There was even talk at one point, that the former midfielder could be the right fit for the England national team as Head Coach and, after Sam Allardyce’s ill-fated two weeks in charge, nothing would have surprised us.
With Pardew at the helm there would have been no dentist’s chair in Thailand during the build-up to a major tournament, more like dancing lessons for his players with David Seaman and his missus.
WILLIAM PRUNIER
The 1995-1996 season was a crazy one in the Premier League and even the greatest of them all, former Manchester United boss Sir Alex Ferguson wasn’t immune to making the odd blunder. In December 95 Fergie found most of his first-choice defenders in the treatment room so who did he turn to in time of crisis? None other than French superstar Eric Cantona who told his boss that he had a mate who could plug the gap.

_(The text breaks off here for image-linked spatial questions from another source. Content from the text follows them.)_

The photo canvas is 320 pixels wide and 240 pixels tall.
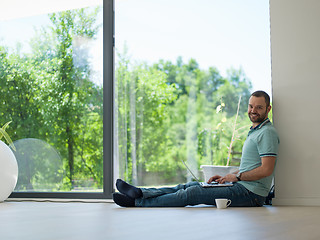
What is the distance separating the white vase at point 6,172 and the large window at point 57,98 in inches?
21.3

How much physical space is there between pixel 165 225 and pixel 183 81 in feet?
12.0

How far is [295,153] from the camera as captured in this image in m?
3.36

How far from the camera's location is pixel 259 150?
3121 millimetres

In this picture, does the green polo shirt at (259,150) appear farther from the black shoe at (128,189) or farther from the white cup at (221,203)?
the black shoe at (128,189)

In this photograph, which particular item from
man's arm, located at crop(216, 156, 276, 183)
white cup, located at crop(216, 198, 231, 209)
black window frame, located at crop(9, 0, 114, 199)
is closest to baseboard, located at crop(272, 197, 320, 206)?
man's arm, located at crop(216, 156, 276, 183)

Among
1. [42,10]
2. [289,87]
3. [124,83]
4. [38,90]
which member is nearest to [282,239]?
[289,87]

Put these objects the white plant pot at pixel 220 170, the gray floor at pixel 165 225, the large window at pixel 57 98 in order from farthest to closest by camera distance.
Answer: the large window at pixel 57 98 → the white plant pot at pixel 220 170 → the gray floor at pixel 165 225

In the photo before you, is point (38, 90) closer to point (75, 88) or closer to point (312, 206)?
point (75, 88)

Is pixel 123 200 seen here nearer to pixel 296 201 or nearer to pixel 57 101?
pixel 296 201

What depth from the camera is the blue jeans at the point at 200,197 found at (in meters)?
3.08

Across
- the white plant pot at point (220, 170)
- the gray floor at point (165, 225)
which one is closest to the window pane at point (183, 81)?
the white plant pot at point (220, 170)

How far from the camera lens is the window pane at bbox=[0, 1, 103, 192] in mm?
4215

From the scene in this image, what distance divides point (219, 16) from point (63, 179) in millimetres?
2506

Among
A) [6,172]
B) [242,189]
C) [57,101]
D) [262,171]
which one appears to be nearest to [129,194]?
[242,189]
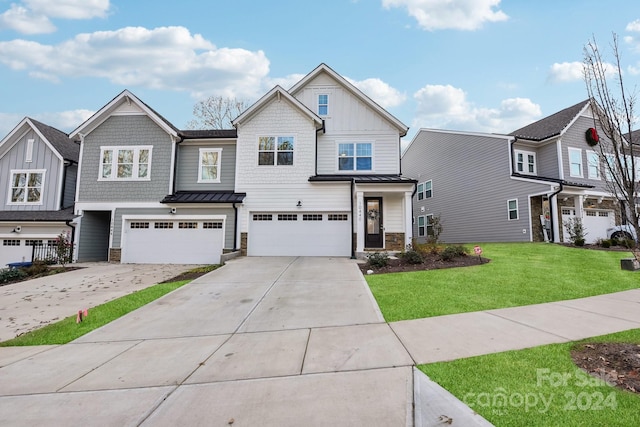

Before the seagulls could get a chance to follow the trawler, into Old Trafford strolled William Prunier, who promptly went out and assisted in an Andy Cole goal against Queens Park Rangers. A few days later after Fergie’s annual birthday piss up on New Year’s Eve, Prunier was back in the starting XI to face Spurs at White Hart Lane where he helped his club get hammered 4-1.
Once Sir Alex’ hangover eased up he realised the error of his ways and promptly sent Prunier off to Copenhagen. We feel, however, that his statue would look perfect on the forecourt at the Theatre of Dreams next to the Holy Trinity of Best, Law and Charlton.
DAVE BEASANT
AFC Wimbledon are looking forward to moving into their brand spanking new stadium very soon and what better way to celebrate a return to Plough Lane than by erecting a statue of cup final winning captain Dave Beasant at the new ground.
Big Dave’s heroics in the 1988 final against Liverpool, where he became the first goalkeeper to save a penalty in the final, was the stuff of dreams whereas missing a substantial part of the 93-94 season at Chelsea by dropping a jar of mayonnaise on his foot clearly wasn’t.
Many Blues fans reckon Beasant was the worst signing the club ever made and after the performances of Chris Sutton at Stamford Bridge, that’s criticism in the extreme.